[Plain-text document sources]
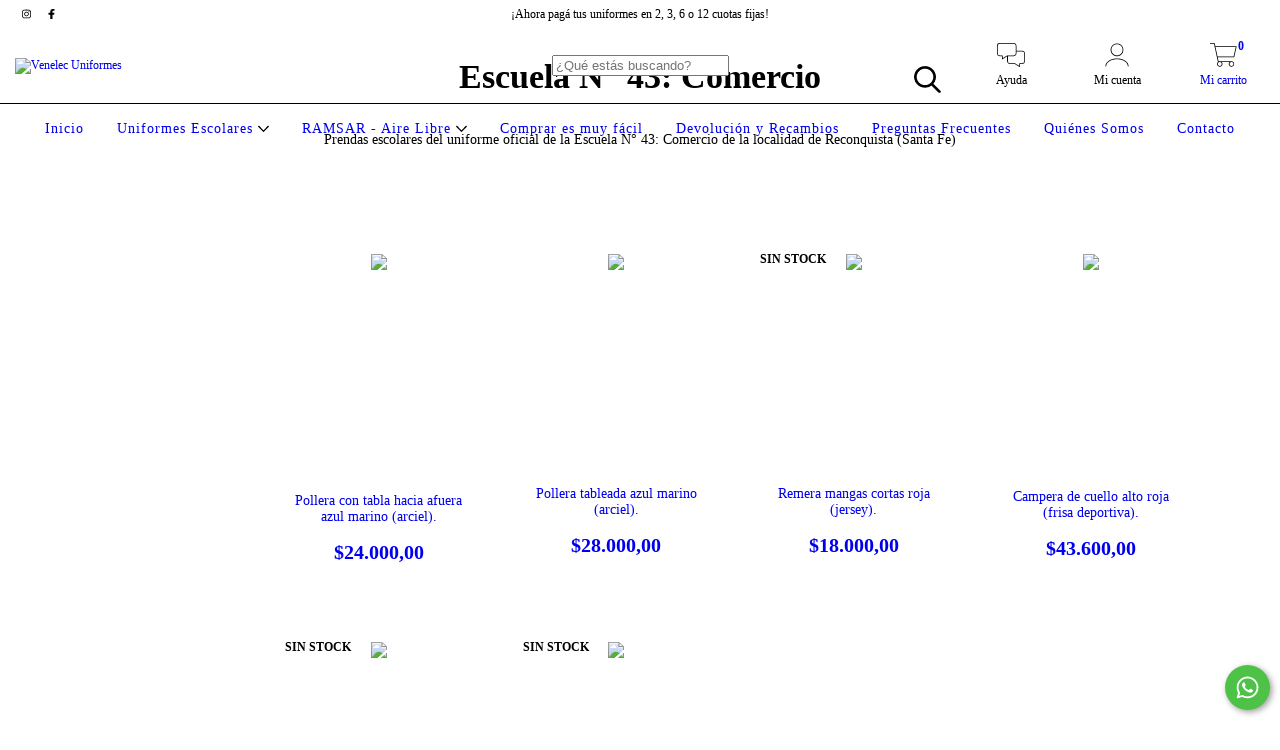

--- FILE ---
content_type: text/plain
request_url: https://www.google-analytics.com/j/collect?v=1&_v=j102&a=1396909419&t=pageview&_s=1&dl=https%3A%2F%2Ftienda.venelec.com.ar%2Funiformes-escolares%2Freconquista%2Fescuela-n-43-comercio%2F%3FTalle%3D3%2520%2F%2520L&ul=en-us%40posix&dt=Uniforme%20escolar%20de%20la%20Escuela%20N%C2%B0%2043%3A%20Comercio%20de%20Reconquista%20(Santa%20Fe)&sr=1280x720&vp=1280x720&_u=aGBAgEIJAAAAACAMI~&jid=466651927&gjid=863345006&cid=243906856.1768775720&tid=UA-185417314-2&_gid=1745447830.1768775720&_slc=1&il1nm=category&il1pi1id=76490901&il1pi1nm=Pollera%20con%20tabla%20hacia%20afuera%20azul%20marino%20(arciel).&il1pi1ps=1&il1pi1ca=Escuela%20N%C2%B0%2043%3A%20Comercio&il1pi2id=76490801&il1pi2nm=Pollera%20tableada%20azul%20marino%20(arciel).&il1pi2ps=2&il1pi2ca=Escuela%20N%C2%B0%2043%3A%20Comercio&il1pi3id=76488046&il1pi3nm=Remera%20mangas%20cortas%20roja%20(jersey).&il1pi3ps=3&il1pi3ca=Escuela%20N%C2%B0%2043%3A%20Comercio&il1pi4id=76488013&il1pi4nm=Campera%20de%20cuello%20alto%20roja%20(frisa%20deportiva).&il1pi4ps=4&il1pi4ca=Escuela%20N%C2%B0%2043%3A%20Comercio&il1pi5id=76487929&il1pi5nm=Chomba%20mangas%20cortas%20roja%20(jersey).&il1pi5ps=5&il1pi5ca=Escuela%20N%C2%B0%2043%3A%20Comercio&il1pi6id=76487888&il1pi6nm=Buzo%20recto%20rojo%20(frisa).&il1pi6ps=6&il1pi6ca=Escuela%20N%C2%B0%2043%3A%20Comercio&z=1414428963
body_size: -452
content:
2,cG-P1P9GZQJR6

## PROBLEM STATEMENT
In your copy, omit the pictures and restate every line of the data word for word.

## TASK ANSWER
--- FILE ---
content_type: text/plain
request_url: https://www.google-analytics.com/j/collect?v=1&_v=j102&a=1396909419&t=pageview&_s=1&dl=https%3A%2F%2Ftienda.venelec.com.ar%2Funiformes-escolares%2Freconquista%2Fescuela-n-43-comercio%2F%3FTalle%3D3%2520%2F%2520L&ul=en-us%40posix&dt=Uniforme%20escolar%20de%20la%20Escuela%20N%C2%B0%2043%3A%20Comercio%20de%20Reconquista%20(Santa%20Fe)&sr=1280x720&vp=1280x720&_u=aGBAgEIJAAAAACAMI~&jid=466651927&gjid=863345006&cid=243906856.1768775720&tid=UA-185417314-2&_gid=1745447830.1768775720&_slc=1&il1nm=category&il1pi1id=76490901&il1pi1nm=Pollera%20con%20tabla%20hacia%20afuera%20azul%20marino%20(arciel).&il1pi1ps=1&il1pi1ca=Escuela%20N%C2%B0%2043%3A%20Comercio&il1pi2id=76490801&il1pi2nm=Pollera%20tableada%20azul%20marino%20(arciel).&il1pi2ps=2&il1pi2ca=Escuela%20N%C2%B0%2043%3A%20Comercio&il1pi3id=76488046&il1pi3nm=Remera%20mangas%20cortas%20roja%20(jersey).&il1pi3ps=3&il1pi3ca=Escuela%20N%C2%B0%2043%3A%20Comercio&il1pi4id=76488013&il1pi4nm=Campera%20de%20cuello%20alto%20roja%20(frisa%20deportiva).&il1pi4ps=4&il1pi4ca=Escuela%20N%C2%B0%2043%3A%20Comercio&il1pi5id=76487929&il1pi5nm=Chomba%20mangas%20cortas%20roja%20(jersey).&il1pi5ps=5&il1pi5ca=Escuela%20N%C2%B0%2043%3A%20Comercio&il1pi6id=76487888&il1pi6nm=Buzo%20recto%20rojo%20(frisa).&il1pi6ps=6&il1pi6ca=Escuela%20N%C2%B0%2043%3A%20Comercio&z=1414428963
body_size: -452
content:
2,cG-P1P9GZQJR6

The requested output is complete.